Around Beausite, hotels, restaurants, parks and cafés pop up like mushrooms after the rain, reflecting mounting interest from tourism investors.
Interest extends to other parts of north-western Egypt, including Siwa oasis, a fertile basin 25 metres below sea level, brimming with olive and palm trees about 50km from the border with Libya.
With Egypt’s traditional tourism magnets Sharm el-Sheikh, Hurghada and Luxor reaching saturation points in investment possibilities, new opportunities seem to be opening along Egypt’s north-western coast and Siwa, reflecting investors’ desire to find fresh locations.
With such interest, it came as no surprise when Egyptian Tourism Minister Hisham Zaazou recently described this area as a “gold mine”.
“Almost all tourism investors expect this area to enjoy a great future,” said Ahmed Shahin, the chief executive officer of Azmeel, a major real estate developer. “This is why everybody races to gain a foothold there.”
The shift from the traditional tourism investment hubs to the north-western coast and Siwa started quietly ten years ago.
Marsa Matrouh, which overlooks the Mediterranean, had for decades been a solely Egyptian resort, even though the city contains some of Egypt’s most beautiful beaches. The turquoise waters and soft white sands of the beaches had captivated millions of Egyptians for years.
Siwa, too, is a must-visit. One of the world’s last pristine oases, it is home to spectacular natural landscapes, ancient historical ruins and unique cultural traditions.
Thought to be the site of the Oracle of Amon, whom Alexander the Great consulted before continuing his Persian conquest, Siwa remains much as it was centuries ago. Majestic rock formations, lush groves and brilliant salt lakes that have inspired people since they settled in the area 12,000 years ago continue to enchant those who set foot in the secluded area of Egypt’s Western desert.
Tourism investors and real estate developers want to put the city and the oasis on the international tourism map. They are getting support from a government thirsty for investments to perk up a tourism sector hard hit by the turmoil that followed the 2011 popular uprising and most recently by the bombing of a Russian passenger plane in November 2015.
In October 2015, the government announced a plan to attract about $22 billion in investments to Marsa Matrouh and Siwa.
There is no specific estimate of the total investment made in the areas in recent years, although some place them at hundreds of millions of dollars.
Major real estate and tourism developers are investing large sums in north-western Egypt. UAE-based Emaar Properties is constructing a series of international hotels in Sidi Abdel Rahman, a compelling area 30km west of Marsa Matrouh city. Emaar is also building hundreds of villas and chalets in the area, promising to turn it into an international tourist destination.

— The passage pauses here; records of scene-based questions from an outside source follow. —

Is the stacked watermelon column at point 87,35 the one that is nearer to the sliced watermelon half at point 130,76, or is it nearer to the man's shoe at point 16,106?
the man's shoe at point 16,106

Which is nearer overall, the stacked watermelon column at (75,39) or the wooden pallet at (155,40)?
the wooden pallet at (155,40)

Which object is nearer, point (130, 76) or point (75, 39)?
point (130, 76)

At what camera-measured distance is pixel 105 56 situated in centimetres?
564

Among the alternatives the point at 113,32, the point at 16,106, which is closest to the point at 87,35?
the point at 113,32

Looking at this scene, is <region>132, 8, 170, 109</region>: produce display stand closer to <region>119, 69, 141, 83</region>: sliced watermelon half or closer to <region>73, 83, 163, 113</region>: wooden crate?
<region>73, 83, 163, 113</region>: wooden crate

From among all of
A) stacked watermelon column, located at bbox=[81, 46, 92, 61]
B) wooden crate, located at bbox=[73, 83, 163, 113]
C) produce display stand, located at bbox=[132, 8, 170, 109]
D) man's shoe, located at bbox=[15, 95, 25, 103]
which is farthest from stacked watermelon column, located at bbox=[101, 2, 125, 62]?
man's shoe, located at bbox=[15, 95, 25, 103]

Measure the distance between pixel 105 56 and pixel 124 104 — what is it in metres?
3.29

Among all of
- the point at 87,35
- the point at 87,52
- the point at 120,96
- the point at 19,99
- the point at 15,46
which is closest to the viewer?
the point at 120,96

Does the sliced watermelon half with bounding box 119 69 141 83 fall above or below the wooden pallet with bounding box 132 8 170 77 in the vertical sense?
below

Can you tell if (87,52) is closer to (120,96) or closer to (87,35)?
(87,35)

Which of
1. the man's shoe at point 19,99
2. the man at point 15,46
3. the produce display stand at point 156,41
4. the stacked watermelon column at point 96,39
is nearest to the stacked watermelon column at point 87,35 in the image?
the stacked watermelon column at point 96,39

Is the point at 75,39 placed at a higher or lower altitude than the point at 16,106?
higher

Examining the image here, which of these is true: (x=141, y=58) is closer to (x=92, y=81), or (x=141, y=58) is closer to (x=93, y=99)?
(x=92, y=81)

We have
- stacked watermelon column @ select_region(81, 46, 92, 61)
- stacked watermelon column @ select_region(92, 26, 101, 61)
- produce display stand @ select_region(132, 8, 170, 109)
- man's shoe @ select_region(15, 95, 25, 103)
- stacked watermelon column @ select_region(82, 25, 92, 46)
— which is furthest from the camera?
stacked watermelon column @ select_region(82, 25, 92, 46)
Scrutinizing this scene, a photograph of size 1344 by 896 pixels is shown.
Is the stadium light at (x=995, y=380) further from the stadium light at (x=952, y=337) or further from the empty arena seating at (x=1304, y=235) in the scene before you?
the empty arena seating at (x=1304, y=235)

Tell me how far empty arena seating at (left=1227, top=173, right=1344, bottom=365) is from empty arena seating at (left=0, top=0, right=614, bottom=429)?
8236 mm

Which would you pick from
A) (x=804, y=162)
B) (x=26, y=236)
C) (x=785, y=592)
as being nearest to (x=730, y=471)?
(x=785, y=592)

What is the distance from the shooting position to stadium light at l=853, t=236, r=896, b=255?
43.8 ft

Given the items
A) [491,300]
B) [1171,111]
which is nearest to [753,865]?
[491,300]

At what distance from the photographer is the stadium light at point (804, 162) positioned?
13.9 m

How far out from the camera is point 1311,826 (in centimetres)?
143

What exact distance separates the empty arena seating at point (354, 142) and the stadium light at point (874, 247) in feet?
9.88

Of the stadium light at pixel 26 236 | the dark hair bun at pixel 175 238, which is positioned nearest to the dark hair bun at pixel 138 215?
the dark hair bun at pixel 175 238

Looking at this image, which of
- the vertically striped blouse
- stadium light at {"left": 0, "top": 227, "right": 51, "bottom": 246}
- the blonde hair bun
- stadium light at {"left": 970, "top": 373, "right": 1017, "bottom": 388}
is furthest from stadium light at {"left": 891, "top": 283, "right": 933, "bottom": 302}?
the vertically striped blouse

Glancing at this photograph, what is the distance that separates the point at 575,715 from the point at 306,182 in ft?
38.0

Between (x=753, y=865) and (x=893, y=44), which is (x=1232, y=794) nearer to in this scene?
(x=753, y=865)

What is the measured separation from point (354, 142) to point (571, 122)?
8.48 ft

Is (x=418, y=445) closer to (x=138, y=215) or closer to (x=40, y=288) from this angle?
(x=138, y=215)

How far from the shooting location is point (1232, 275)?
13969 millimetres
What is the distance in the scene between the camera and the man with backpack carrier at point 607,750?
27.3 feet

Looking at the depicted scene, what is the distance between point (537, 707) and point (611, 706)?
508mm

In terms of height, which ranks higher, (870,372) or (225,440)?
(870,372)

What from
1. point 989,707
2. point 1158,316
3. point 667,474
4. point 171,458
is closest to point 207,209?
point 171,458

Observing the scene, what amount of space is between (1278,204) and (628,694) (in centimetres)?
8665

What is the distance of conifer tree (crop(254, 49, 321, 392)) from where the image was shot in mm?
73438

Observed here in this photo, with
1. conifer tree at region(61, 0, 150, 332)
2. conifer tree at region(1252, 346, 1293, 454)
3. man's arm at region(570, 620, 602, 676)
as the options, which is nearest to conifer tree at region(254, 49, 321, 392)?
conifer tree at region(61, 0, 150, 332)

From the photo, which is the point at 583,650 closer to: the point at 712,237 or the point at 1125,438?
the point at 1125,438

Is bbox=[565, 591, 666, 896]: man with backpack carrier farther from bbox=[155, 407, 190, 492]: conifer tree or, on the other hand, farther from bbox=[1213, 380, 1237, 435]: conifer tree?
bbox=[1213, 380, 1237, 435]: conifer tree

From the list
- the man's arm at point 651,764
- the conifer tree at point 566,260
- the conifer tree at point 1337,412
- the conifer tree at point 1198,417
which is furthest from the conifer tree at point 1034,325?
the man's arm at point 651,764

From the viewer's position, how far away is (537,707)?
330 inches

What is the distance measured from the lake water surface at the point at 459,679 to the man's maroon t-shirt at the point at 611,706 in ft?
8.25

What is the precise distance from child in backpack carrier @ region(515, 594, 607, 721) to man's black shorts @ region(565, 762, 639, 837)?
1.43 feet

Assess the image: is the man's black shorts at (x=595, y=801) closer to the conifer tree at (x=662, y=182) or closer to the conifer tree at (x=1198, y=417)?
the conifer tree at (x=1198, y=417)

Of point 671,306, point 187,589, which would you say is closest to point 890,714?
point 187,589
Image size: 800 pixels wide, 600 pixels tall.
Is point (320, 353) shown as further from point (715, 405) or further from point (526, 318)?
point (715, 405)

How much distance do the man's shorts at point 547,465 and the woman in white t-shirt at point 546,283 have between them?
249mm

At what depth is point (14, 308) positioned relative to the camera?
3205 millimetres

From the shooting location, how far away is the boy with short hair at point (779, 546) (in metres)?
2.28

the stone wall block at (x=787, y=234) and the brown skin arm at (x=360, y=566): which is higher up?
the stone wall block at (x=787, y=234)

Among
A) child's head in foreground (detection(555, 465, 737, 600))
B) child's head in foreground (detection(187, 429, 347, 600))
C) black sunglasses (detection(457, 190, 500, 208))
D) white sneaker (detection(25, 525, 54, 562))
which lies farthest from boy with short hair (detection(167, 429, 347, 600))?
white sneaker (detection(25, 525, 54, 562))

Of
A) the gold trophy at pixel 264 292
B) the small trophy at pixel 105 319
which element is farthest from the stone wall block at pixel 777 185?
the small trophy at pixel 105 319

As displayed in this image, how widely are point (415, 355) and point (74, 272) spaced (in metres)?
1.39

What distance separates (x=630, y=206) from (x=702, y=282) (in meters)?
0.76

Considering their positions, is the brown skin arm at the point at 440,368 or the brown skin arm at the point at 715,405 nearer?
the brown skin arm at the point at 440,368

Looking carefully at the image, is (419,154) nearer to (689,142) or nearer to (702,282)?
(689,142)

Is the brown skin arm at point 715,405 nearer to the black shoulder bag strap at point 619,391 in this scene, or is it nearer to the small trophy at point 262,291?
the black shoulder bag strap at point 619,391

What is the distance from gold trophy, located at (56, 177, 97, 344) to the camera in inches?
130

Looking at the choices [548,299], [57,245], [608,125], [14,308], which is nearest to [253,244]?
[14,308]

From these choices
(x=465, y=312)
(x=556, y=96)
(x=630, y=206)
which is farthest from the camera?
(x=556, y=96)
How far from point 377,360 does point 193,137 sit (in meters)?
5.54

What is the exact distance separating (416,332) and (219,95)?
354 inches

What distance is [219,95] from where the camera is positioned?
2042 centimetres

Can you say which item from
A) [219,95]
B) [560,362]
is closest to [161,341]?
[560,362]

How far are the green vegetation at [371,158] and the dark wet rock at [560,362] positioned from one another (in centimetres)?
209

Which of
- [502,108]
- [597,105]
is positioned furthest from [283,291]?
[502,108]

Magdi Selim, the former head of the state-run Tourism Promotion Authority, said whether Egypt’s north-western region will develop into a tourism investment magnet depends on the government’s ability to provide the area with the necessary infrastructure.
“There is a need for a road network that eases movement to, from and inside this area,” Selim said.
This is not only about tourism, however. It is also about Egypt’s national security. The government says development of the vast western desert, turning it into a centre of agricultural, industrial, commercial and tourist activities, would prompt millions of citizens in the densely populated Nile Valley and Delta to move in, which will make the desert function as a buffer zone against lawlessness in neighbouring Libya.
Some 400,000 people live in Marsa Matrouh, although the province covers an area of 166,000 sq. km, almost twice the size of Ireland. Only 23,000 people live in Siwa oasis, which includes 1,050 sq. km.
“True, plans are made for this area to attract millions of residents but it also represents the future of the tourism sector in this country,” said Abdel Nasser Taha, a representative of the International Federation of Real Estate, which networks professionals associated with real estate transactions.
“New interest in the area promises to alter it in a matter of a few years.”